Method 1 was included in the definition of an HCA in deference to these
operators, allowing them to avoid the additional costs associated with
collecting data on nearby buildings that they have not previously
collected. Method 2 was presumed to identify pipeline segments where
incidents could produce high consequences more accurately and is
typically used by pipeline operators who have collected data on local
structures to determine class locations.
PHMSA regulates approximately 297,000 miles of onshore gas
transmission pipelines. Of these, approximately 30,300 miles (10.2%)
are in Class 2 locations, approximately 33,500 miles (11.3%) are in
Class 3 locations, and approximately 1600 miles (0.54%) are in Class 4
locations. Operators have identified approximately 19,000 miles (6.4%)
of gas transmission pipeline to be within an HCA.
IM requirements in subpart O of part 192 specify how pipeline
operators must identify, prioritize, assess, evaluate, repair and
validate; through comprehensive analyses, the integrity of gas
transmission pipelines in HCAs. Although operators may voluntarily
apply IM practices to pipeline segments that are not in HCAs, the
regulations do not require operators to do so.
A gas transmission pipeline ruptured in San Bruno, California on
September 9, 2010, resulting in eight deaths and considerable property
damage. As a result of this event, public concern has been raised
regarding whether safety requirements applicable to pipe in populated
areas can be improved. PHMSA is thus considering expanding the
definition of an HCA so that more
[[Page 53089]]
miles of pipe are subject to IM requirements.
Questions
A.1. Should PHMSA revise the existing criteria for identifying HCAs
to expand the miles of pipeline included in HCAs? If so, what
amendments to the criteria should PHMSA consider (e.g., increasing the
number of buildings intended for human occupancy in Method 2?) Have
improvements in assessment technology during the past few years led to
changes in the cost of assessing pipelines? Given that most non-HCA
mileage is already subjected to in-line inspection (ILI) does the
contemplated expansion of HCAs represent any additional cost for
conducting integrity assessments? If so, what are those costs? How
would amendments to the current criteria impact state and local
governments and other entities?
A.2. Should the HCA definition be revised so that all Class 3 and 4
locations are subject to the IM requirements? What has experience shown
concerning the HCA mileage identified through present methods (e.g.,
number of HCA miles relative to system mileage or mileage in Class 3
and 4 locations)? Should the width used for determining class location
for pipelines over 24 inches in diameter that operate above 1000 psig
be increased? How many miles of HCA covered segments are Class 1, 2, 3,
and 4? How many miles of Class 2, 3, and 4 pipe do operators have that
are not within HCAs?
A.3. Of the 19,004 miles of pipe that are identified as being
within an HCA, how many miles are in Class 1 or 2 locations?
A.4. Do existing criteria capture any HCAs that, based on risk, do
not provide a substantial benefit for inclusion as an HCA? If so, what
are those criteria? Should PHMSA amend the existing criteria in any way
which could better focus the identification of an HCA based on risk
while minimizing costs?
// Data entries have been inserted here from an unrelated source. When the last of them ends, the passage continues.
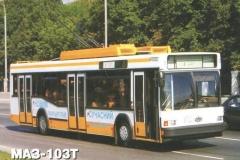МАЗ-103Т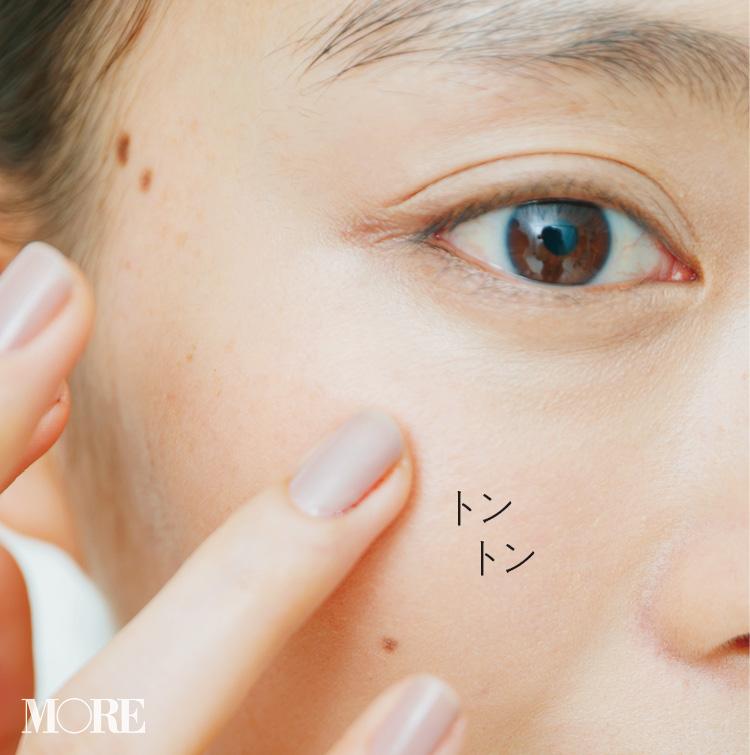 コンシーラー特集【最新2019年版】 | ほおの毛穴、ニキビ、小鼻の赤み、シミ、目の下のくま・おすすめ_60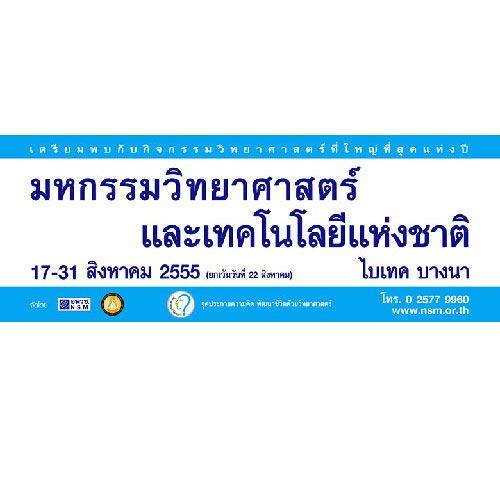 วันวิทยาศาสตร์: มหกรรมวิทยาศาสตร์และเทคโนโลยีแห่งชาติ ประจำปี 2555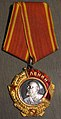 Order of Lenin type 4.jpg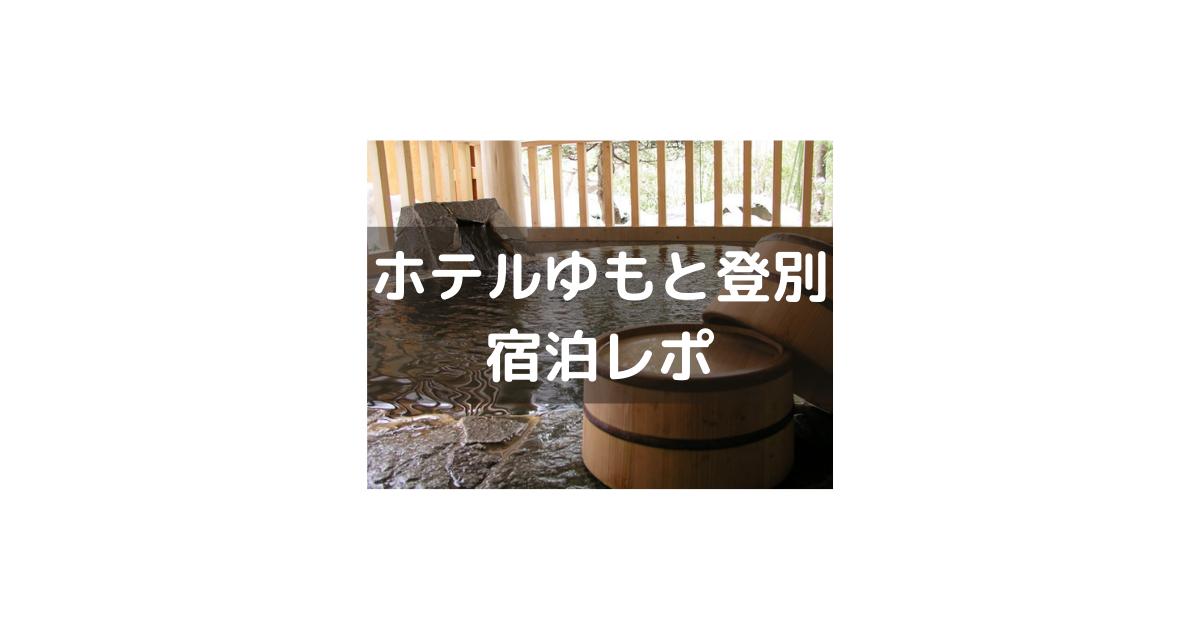 f:id:chiiko5:20210319212502p:plain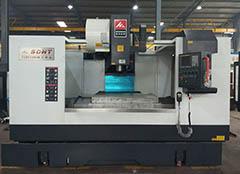 1280立式CNC加工中心机床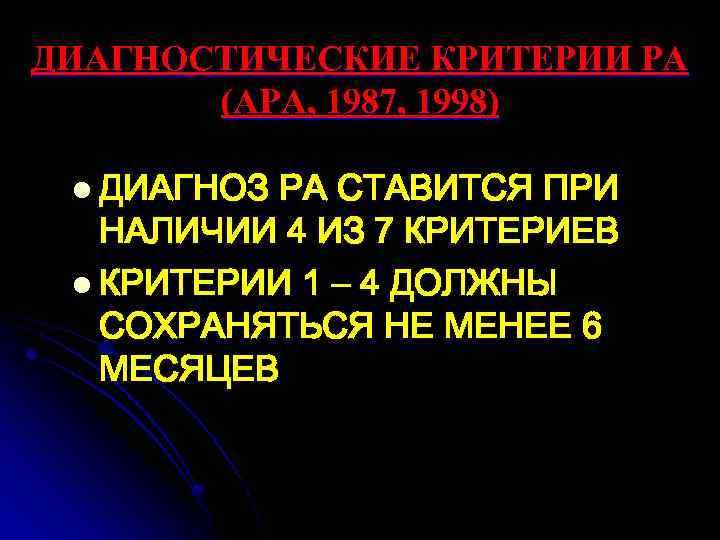ДИАГНОСТИЧЕСКИЕ КРИТЕРИИ РА (АРА, 1987, 1998) l ДИАГНОЗ РА СТАВИТСЯ ПРИ НАЛИЧИИ 4 ИЗ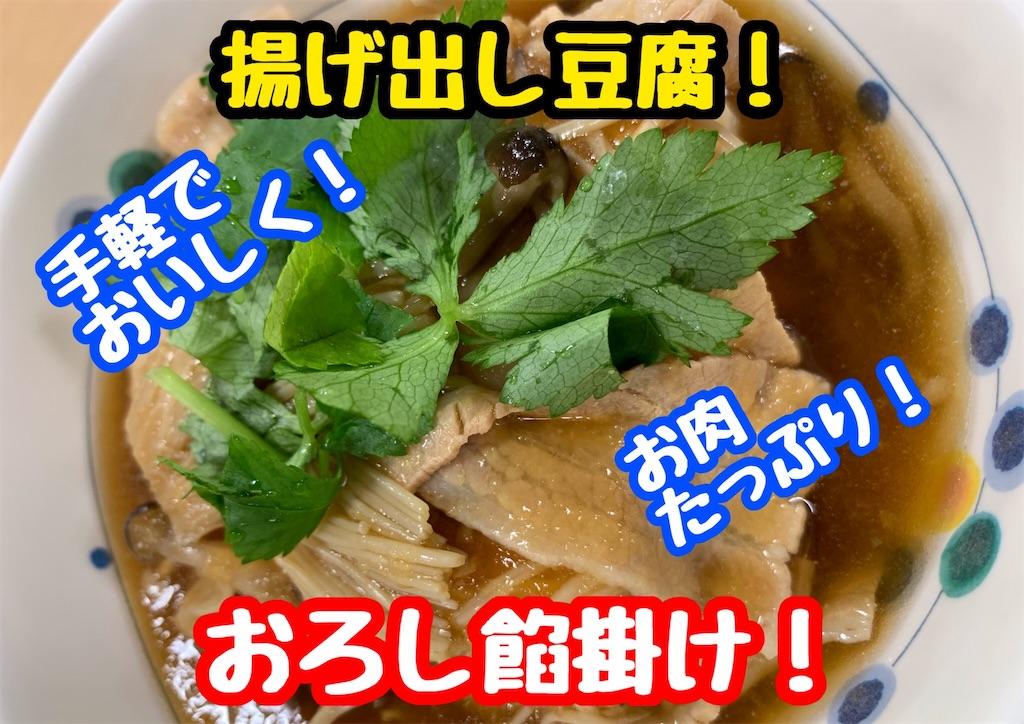 f:id:cook18:20200629083508j:image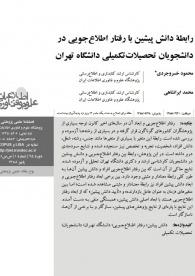 رابطه دانش پیشین با رفتار اطلاعجویی در دانشجویان تحصیلاتتکمیلی دانشگاه تهران
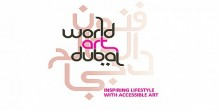 فنون العالم دبي 2016
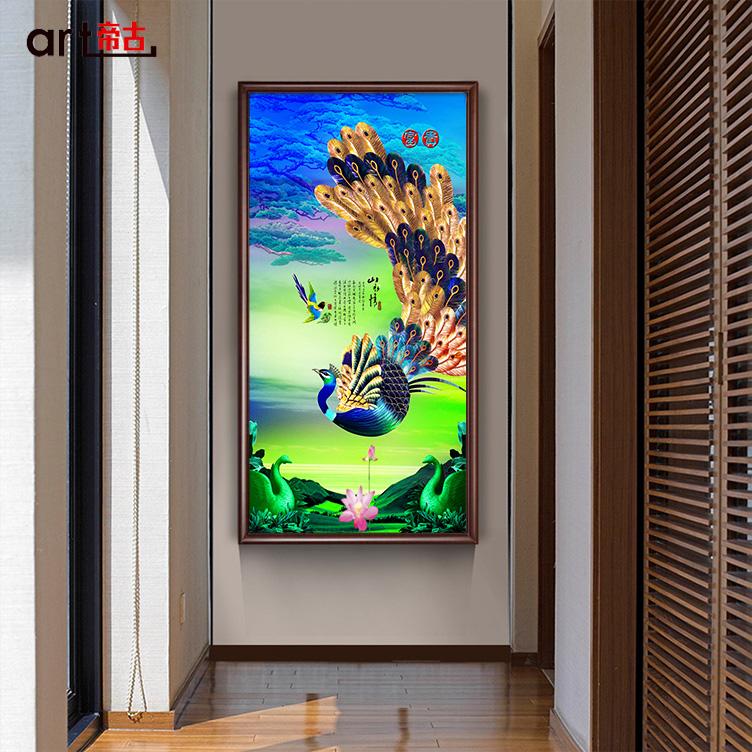 【artdigu帝古官网】现代中式简约玄关装饰画客厅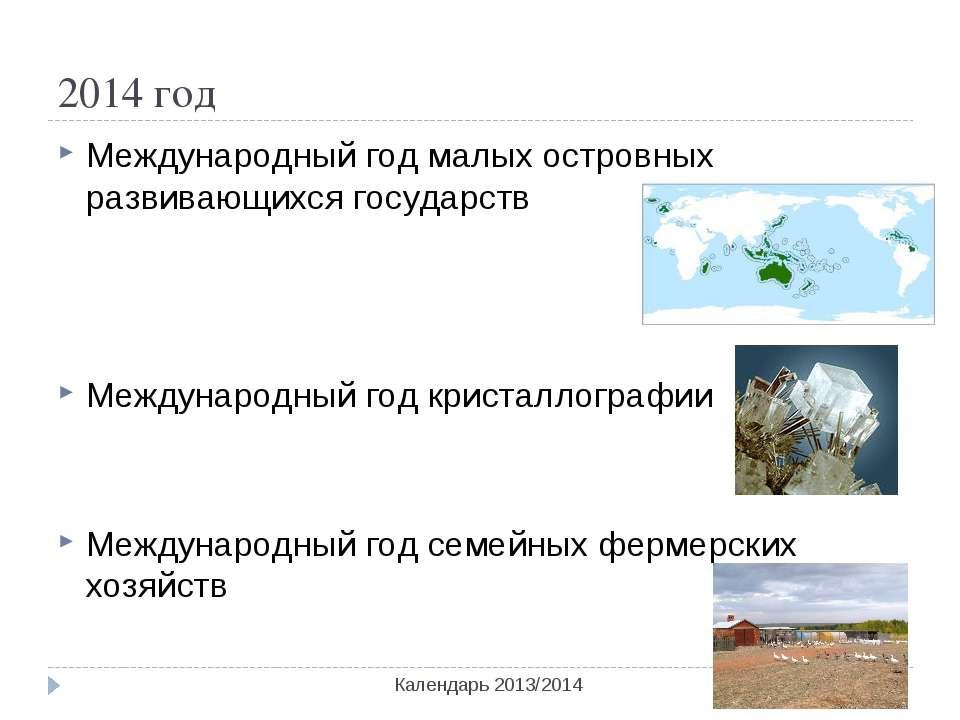 2014 год Календарь 2013/2014 Международный год малых островных развивающихся ...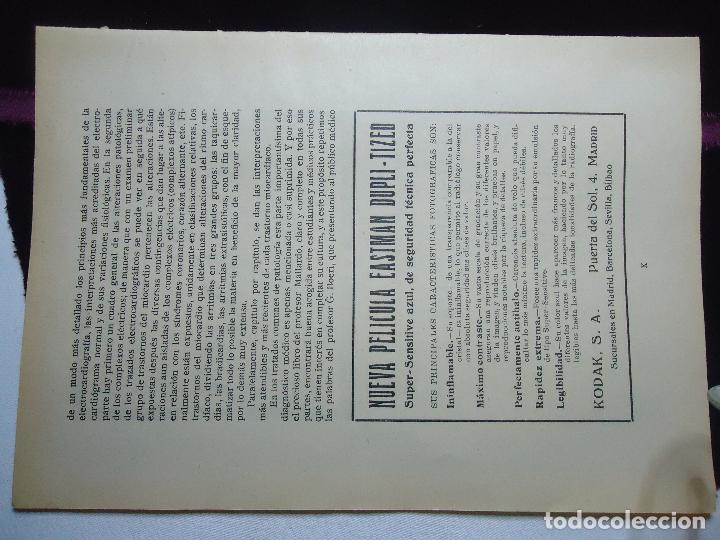 Documentos antiguos: GRAN COLECCION PUBLICIDAD ANUNCIOS PUBLICITARIOS AÑOS 30 FARMACIA MEDICINA FARMACIA MEDICAMENTOS - Foto 26 - 82491196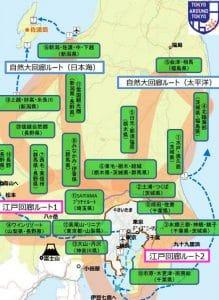 東京回廊(仮称)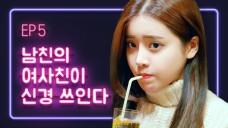 [연플리 시즌1] - EP5. 남친의 여사친이 신경 쓰인다 (Love Playlist - EP5)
If so, how? Would it be more beneficial to
include more miles of pipeline under existing HCA IM procedures, or, to
focus more intense safety measures on the highest risk, highest
consequence areas or something else? If so, why?
A.5. In determining whether areas surrounding pipeline right-of-
ways meet the HCA criteria as set forth in part 192, is the potential
impact radius sufficient to protect the public in the event of a gas
pipeline leak or rupture? Are there ways that PHMSA can improve the
process of right-of-ways HCA criteria determinations?
A.6. Some pipelines are located in right-of-ways also used, or
paralleling those, for electric transmission lines serving sizable
communities. Should HCA criteria be revised to capture such critical
infrastructure that is potentially at risk from a pipeline incident?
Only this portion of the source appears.